Birbirimizle konuşmuyoruz, hakaret ediyoruz
Birbirimizi dinlemiyoruz , aşağılıyoruz
Birbirimizi anlamak istemiyoruz, ötekileştiriyoruz
Farklı düşünceyi, düşmanlık olarak görüyoruz
Her şeyi hain ve ihanet kıskacında değerlendiriyoruz
“Ya bendensin ya da kötüsün” düşüncesi öyle yaygın bir hal aldı ki, artık birbirimizi tanımak bile istemiyoruz.
Peşin hükümlerle yargılıyoruz
Önyargılar esir almış neredeyse hepimizi
Artık dayanılacak gibi değil bu kutuplaşma
İnsani ilişkilerimizi bile tahrip ediyor
Zehirli sarmaşık gibi her tarafımızı sarıyor bir kanser hücresi misali yayılıyor tüm bedenlerimize.
Bu sürdürülemez bir durum.
Biz öyle değildik…
Nasıl oldu bu hale geldik?
Bu biz değiliz ve olmamalıyız da.
Bizim göreneklerimiz, örf ve adetlerimiz ile inancımız bu değil
Ve artık buna bir yerde dur demek gerektiği inancındayım.
Hepimiz aynı gemide yaşıyoruz
Düşüncemiz/ etnik kimliğimiz ve inancımız…
Ne olursa olsun hepimiz bu geminin birer parçasıyız ve bu gemi su alırsa hepimiz boğuluruz.
Kimse farklı düşündüğü için kurtulacağını düşünmesin ve düşünmemeli de.
Ancak birbirimizi anlayarak farklılıklarımıza saygı göstererek nefes alabiliriz.
Birbirimizi sevmek mecburiyetinde değiliz ama beraber yaşamak adına birbirimizi anlamalı ve saygı duymalıyız.
Bir toplum ancak birbirini anlarsa büyür.
Bir toplum ancak birbiri ile konuşursa güçlenir.

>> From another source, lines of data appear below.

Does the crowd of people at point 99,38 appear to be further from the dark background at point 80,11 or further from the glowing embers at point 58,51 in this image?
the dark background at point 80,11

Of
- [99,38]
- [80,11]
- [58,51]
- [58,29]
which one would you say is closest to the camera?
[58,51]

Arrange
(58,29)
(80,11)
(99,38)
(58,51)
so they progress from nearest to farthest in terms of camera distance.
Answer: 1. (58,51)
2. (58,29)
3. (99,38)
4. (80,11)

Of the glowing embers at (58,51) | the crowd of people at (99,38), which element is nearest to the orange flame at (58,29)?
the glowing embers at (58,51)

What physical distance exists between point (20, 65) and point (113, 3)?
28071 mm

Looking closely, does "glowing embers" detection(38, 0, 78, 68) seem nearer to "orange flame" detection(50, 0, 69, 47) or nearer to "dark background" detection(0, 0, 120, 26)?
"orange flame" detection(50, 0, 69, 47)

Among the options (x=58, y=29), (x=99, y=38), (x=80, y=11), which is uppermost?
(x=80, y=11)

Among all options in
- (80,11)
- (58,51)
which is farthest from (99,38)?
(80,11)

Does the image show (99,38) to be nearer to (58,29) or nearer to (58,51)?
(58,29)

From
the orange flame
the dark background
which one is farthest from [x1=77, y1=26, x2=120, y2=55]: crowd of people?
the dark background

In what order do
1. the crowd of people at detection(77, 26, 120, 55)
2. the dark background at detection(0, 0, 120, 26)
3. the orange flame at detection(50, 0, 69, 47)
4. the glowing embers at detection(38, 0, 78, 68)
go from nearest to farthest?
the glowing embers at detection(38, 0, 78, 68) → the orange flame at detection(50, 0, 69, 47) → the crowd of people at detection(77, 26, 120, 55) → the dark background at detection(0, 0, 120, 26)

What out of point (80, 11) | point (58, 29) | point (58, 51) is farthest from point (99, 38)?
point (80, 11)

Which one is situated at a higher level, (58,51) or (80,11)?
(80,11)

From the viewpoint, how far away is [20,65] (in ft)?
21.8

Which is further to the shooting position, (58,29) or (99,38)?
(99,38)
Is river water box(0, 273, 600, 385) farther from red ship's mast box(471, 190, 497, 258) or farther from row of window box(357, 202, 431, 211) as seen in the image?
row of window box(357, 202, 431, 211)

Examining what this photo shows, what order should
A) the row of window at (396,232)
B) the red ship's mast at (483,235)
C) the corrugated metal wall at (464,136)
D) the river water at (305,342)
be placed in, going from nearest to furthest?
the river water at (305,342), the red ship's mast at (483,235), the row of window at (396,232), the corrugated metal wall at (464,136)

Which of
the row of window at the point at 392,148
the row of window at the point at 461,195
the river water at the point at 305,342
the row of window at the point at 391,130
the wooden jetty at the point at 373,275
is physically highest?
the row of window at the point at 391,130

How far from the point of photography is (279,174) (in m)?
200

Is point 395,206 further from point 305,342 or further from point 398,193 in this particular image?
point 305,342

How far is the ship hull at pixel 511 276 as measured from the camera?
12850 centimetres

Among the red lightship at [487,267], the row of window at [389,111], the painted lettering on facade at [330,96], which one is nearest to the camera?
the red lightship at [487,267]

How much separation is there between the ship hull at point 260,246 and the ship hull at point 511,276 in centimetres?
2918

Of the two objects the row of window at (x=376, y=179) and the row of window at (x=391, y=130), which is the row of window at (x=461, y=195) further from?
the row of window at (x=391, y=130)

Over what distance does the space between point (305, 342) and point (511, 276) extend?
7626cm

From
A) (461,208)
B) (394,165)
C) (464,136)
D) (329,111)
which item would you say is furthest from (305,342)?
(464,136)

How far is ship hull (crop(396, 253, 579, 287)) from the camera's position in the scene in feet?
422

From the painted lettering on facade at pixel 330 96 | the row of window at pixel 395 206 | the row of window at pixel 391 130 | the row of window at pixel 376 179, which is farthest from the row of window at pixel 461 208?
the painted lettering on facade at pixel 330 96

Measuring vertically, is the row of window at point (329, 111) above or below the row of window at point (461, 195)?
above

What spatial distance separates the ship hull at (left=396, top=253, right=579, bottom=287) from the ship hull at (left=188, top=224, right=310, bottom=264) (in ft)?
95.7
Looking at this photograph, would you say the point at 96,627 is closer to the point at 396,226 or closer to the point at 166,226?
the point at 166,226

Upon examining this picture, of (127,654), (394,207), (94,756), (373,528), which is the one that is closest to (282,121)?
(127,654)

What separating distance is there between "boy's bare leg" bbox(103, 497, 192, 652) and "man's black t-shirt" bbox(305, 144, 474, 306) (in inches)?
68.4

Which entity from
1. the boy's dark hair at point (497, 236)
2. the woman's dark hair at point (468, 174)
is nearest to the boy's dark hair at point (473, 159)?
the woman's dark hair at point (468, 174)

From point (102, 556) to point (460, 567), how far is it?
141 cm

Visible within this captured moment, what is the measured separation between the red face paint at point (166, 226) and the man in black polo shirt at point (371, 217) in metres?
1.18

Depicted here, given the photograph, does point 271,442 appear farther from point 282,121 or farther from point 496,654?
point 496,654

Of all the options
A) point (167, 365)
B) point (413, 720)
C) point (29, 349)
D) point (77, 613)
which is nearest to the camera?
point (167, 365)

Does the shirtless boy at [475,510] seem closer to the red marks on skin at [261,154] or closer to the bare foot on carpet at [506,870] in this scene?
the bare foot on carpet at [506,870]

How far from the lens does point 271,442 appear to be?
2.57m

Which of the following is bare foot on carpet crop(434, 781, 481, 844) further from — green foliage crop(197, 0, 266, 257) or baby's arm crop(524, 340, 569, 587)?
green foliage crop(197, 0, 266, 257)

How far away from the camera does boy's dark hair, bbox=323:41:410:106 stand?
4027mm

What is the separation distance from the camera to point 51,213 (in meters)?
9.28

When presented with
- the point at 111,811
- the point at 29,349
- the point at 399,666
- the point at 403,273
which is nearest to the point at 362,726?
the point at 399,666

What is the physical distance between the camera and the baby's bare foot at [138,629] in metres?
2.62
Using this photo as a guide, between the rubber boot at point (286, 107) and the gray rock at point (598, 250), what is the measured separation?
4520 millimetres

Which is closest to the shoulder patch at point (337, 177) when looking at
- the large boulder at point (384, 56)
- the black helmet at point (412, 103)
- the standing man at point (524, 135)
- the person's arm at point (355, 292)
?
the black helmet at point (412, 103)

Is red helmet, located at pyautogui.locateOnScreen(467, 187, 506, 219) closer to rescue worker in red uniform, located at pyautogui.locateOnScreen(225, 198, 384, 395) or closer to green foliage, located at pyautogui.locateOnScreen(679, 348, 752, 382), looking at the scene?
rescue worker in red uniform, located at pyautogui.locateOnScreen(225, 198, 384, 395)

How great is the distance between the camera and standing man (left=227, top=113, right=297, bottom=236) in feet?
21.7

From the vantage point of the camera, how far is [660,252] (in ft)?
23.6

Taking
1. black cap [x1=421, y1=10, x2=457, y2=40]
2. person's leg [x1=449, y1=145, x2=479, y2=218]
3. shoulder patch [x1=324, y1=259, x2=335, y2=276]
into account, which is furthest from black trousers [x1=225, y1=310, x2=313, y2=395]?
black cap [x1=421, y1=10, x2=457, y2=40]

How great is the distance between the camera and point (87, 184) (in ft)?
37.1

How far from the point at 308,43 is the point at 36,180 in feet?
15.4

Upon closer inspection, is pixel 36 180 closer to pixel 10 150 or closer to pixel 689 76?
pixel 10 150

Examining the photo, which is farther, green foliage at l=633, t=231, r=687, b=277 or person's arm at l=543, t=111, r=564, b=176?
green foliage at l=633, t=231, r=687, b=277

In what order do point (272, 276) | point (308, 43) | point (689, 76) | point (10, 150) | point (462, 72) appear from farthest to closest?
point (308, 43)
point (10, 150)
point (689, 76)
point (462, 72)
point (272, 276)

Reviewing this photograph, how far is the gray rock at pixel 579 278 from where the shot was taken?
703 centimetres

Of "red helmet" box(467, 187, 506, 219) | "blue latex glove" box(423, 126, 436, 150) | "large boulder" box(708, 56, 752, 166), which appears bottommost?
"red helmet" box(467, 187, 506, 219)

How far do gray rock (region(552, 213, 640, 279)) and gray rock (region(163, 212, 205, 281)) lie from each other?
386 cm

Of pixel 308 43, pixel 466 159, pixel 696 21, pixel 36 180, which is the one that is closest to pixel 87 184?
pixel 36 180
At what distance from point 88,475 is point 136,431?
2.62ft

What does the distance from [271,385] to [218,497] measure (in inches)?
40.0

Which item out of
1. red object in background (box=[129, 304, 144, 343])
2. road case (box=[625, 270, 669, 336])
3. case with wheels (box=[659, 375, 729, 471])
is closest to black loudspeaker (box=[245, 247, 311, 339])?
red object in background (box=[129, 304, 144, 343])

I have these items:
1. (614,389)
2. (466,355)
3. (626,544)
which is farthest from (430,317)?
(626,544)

Bir toplum birbirine saygı duyarsa kardeşce yaşayabilir.
Bir bakın Suriye’ye
Bir bakın Irak’a
Bir bakın Mısır’a
Bir bakın Yemen’e
Bunlar yeteri kadar tecrübe vermiyor mu bize?
Orada yaşanan acılar yetmiyor mu bizi birbirimize yaklaştırmaya?

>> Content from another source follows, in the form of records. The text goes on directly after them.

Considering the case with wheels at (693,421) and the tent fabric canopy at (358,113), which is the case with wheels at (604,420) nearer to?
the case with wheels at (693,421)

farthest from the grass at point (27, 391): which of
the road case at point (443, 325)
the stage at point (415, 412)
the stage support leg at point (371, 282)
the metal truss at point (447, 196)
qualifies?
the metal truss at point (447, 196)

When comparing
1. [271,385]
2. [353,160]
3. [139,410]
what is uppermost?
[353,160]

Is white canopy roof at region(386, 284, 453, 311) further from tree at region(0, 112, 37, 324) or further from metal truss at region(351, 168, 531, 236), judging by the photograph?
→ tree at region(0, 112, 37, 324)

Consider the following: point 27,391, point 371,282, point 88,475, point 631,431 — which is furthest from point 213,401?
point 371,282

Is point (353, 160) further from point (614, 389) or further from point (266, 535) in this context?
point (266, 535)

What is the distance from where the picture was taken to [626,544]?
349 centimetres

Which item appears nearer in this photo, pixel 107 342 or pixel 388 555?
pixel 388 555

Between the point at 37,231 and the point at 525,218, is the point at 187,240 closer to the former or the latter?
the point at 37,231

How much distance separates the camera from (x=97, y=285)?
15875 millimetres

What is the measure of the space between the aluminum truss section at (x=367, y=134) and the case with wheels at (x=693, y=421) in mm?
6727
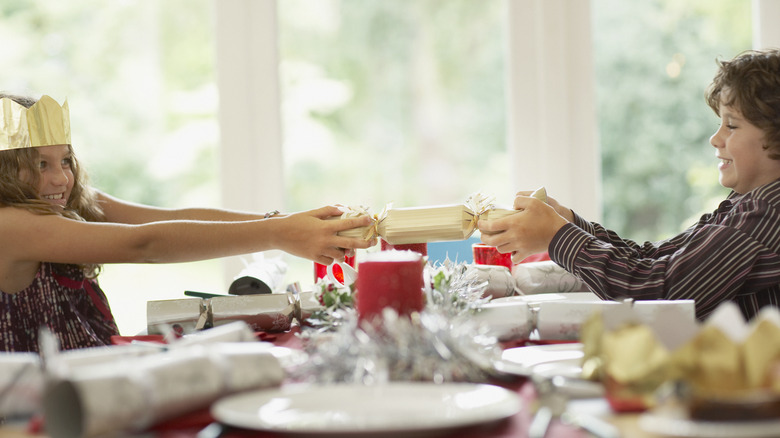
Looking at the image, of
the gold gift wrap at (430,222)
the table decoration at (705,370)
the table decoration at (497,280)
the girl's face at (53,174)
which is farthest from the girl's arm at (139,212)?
the table decoration at (705,370)

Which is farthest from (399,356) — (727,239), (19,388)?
(727,239)

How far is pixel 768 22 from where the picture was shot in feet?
10.6

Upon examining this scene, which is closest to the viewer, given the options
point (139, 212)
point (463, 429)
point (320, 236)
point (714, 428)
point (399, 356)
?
point (714, 428)

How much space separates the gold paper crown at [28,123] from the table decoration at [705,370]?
1.46 metres

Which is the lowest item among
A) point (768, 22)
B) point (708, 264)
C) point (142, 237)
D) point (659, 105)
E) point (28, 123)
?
point (708, 264)

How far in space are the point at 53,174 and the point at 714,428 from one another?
1.65 metres

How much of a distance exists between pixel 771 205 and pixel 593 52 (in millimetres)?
1961

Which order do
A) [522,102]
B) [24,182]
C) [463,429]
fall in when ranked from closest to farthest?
[463,429]
[24,182]
[522,102]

Çok zor değil, birbirimizi olduğu gibi kabul etmek, ırkçı ve şiddet dışındaki her türlü düşünceye saygı duymak, kin ve nefret dilinden uzak durmak, sorunlarımızı diyalog ve kardeşçe çözmek, büyük emek isteyen şeyler değil!
Çok zor değil diyorum yine diyorum
Bizim gidecek başka adresimiz yok
Yüzlerce yıldır bu topraklarda
‘Kadın- erkek, Türk- Kürt, sağcı- solcu, şu parti- bu parti, veya şu düşünce- bu düşünce’ deyip beraber yaşadık…
Bugün adını bile unuttuğumuz siyasi partiler için kavga ettik, yıllarca ama dönüp geriye baktığımızda Demokrat parti,Adalet Partisi,Shp,Doğru Yol,Anavatan Partisi, Milli Selamet Partisi gibi partilerin hiç biri bugün yok.
O halde hangi siyasî partiye sempati duyarsak duyalım sadece ama sadece farklı bir düşünce olarak görmeliyiz bir düşmanlık olarak bakmamalıyız.